Et d’ajouter: «J’en ai eu des défis à relever comme jeune mère, épouse et théologienne en herbe, ce n’était vraiment pas facile».

En tant que jeune responsable d’Église, il arrivait que des pasteurs plus expérimentés lui demandent d’aller faire la cuisine ou de préparer le thé plutôt que d’assister aux réunions. Elle s’est également vu refuser un permis de voyager. «Le prêtre responsable, opposé au ministère des femmes, a déclaré détester travailler avec des diaconesses, sous prétexte qu’elles étaient paresseuses», dit-elle. «Je marchais alors cinq à dix kilomètres pour effectuer mes visites pastorales».

Ses études doctorales lui ont permis d’explorer les raisons poussant les femmes à ne pas assumer des postes à responsabilité dans l’Église. «La Bible a créé des disparités entre les sexes, ce qui m’a vraiment perturbée», déclare la pasteure Mwaniki. «Le débat ne cessait de revenir sur le fait que les femmes ne peuvent pas être ordonnées prêtres, car elles ne représentent pas le Dieu masculin», dit-elle. «Or, la Genèse parle de l’image de Dieu, l’homme et la femme sont tous deux créés à l’image de Dieu».

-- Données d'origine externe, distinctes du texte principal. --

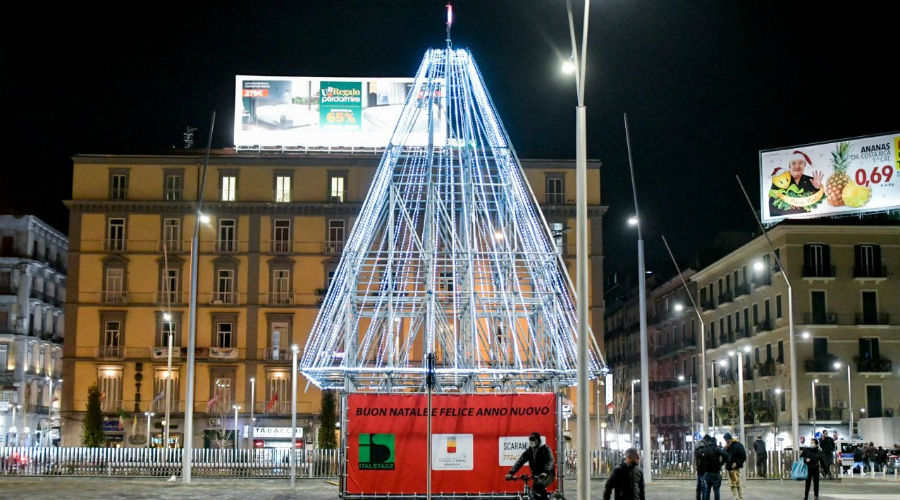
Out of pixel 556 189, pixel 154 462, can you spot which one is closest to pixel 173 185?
pixel 556 189

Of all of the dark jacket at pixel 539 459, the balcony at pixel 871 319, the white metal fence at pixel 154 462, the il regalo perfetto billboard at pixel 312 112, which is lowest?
the white metal fence at pixel 154 462

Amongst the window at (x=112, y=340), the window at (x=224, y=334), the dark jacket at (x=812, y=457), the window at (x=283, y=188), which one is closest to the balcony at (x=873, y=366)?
the window at (x=283, y=188)

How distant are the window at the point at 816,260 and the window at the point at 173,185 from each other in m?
44.9

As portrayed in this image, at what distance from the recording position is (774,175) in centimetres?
6212

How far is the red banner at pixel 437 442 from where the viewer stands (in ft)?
91.0

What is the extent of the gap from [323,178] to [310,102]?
580 centimetres

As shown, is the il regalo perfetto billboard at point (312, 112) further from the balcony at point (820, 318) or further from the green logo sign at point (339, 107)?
the balcony at point (820, 318)

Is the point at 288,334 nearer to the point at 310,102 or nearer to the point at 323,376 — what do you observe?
the point at 310,102

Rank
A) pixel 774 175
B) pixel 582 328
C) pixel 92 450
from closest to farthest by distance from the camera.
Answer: pixel 582 328, pixel 92 450, pixel 774 175

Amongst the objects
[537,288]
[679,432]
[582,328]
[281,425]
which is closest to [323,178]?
[281,425]

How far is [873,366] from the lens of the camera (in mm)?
75188

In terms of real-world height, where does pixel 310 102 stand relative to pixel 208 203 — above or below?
above

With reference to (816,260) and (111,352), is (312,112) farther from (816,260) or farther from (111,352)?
(816,260)

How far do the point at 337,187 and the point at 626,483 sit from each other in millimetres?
68152
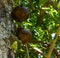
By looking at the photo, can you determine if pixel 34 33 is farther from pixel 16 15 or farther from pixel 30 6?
pixel 16 15

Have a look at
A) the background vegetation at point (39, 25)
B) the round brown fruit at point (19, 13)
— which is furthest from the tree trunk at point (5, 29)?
the background vegetation at point (39, 25)

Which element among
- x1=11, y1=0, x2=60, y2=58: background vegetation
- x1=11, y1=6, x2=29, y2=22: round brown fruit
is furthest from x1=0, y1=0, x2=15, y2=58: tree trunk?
x1=11, y1=0, x2=60, y2=58: background vegetation

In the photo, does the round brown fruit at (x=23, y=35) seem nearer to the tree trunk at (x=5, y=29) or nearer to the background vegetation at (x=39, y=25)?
the tree trunk at (x=5, y=29)

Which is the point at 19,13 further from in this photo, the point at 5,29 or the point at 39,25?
the point at 39,25

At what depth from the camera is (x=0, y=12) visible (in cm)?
94

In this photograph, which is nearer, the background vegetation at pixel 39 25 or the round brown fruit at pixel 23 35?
the round brown fruit at pixel 23 35

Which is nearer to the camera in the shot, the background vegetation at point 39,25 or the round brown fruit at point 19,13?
the round brown fruit at point 19,13

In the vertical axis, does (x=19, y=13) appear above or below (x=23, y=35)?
above

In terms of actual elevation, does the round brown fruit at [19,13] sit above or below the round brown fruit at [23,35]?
above

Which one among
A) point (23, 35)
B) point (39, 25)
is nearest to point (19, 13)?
point (23, 35)

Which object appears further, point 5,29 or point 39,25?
point 39,25

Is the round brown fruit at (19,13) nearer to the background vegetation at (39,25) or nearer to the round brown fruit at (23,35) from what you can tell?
the round brown fruit at (23,35)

Sa volonté de promouvoir la justice sensible à la spécificité des sexes est le socle de son mandat au sein de la Conférence des Églises de toute l’Afrique dont l’un des piliers programmatiques est précisément la défense des causes sur les questions de genre, pour les femmes et les jeunes.

La pasteure Mwaniki est particulièrement préoccupée par les conditions de vie difficiles des veuves en Afrique. «Lorsque son mari décède, une veuve n’est plus considérée comme un être humain, mais comme un objet», explique-t-elle. «La Conférence des Églises de toute l’Afrique a reconnu qu’il est nécessaire de sensibiliser davantage au sort pénible réservé aux veuves».

Ainsi, la campagne baptisée «Justice pour les veuves» lancée par la Conférence des Églises de toute l’Afrique permet aux Églises de toucher de petites subventions et d’utiliser des ressources sous la forme d’une boîte à outils pour mieux sensibiliser au sort des veuves et leur venir en aider.

La pasteure Mwaniki a également joué un rôle moteur dans le lancement du programme «Champions de la justice de genre» dans le cadre duquel des hommes de six pays africains pilotes s’expriment sur la prévention de la violence sexiste.

«Dans de nombreuses communautés, ce sont des hommes qui dirigent nos Églises et nos sociétés», constate-t-elle. «Nos voix ne sont pas entendues, mais celles des hommes le sont. Les femmes sont aisément muselées, c’est pourquoi nous plaidons la défense de la justice de genre par la voix des hommes».

Que ce soit par la théologie, les programmes ou par le simple récit de son histoire, la pasteure Mwaniki croit et aspire à un monde dans lequel toute personne vit dans la dignité et le sentiment d’avoir la même valeur devant Dieu.

«Nous devons être déterminé-e-s à opérer une transformation, pour le simple fait que le monde et la culture doivent savoir que nous, les femmes, sommes des êtres humains à part entière créées à l’image de Dieu», clame-t-elle. «Nos qualités de meneuses sont des qualités humaines qui ne sont ni masculines ni féminines».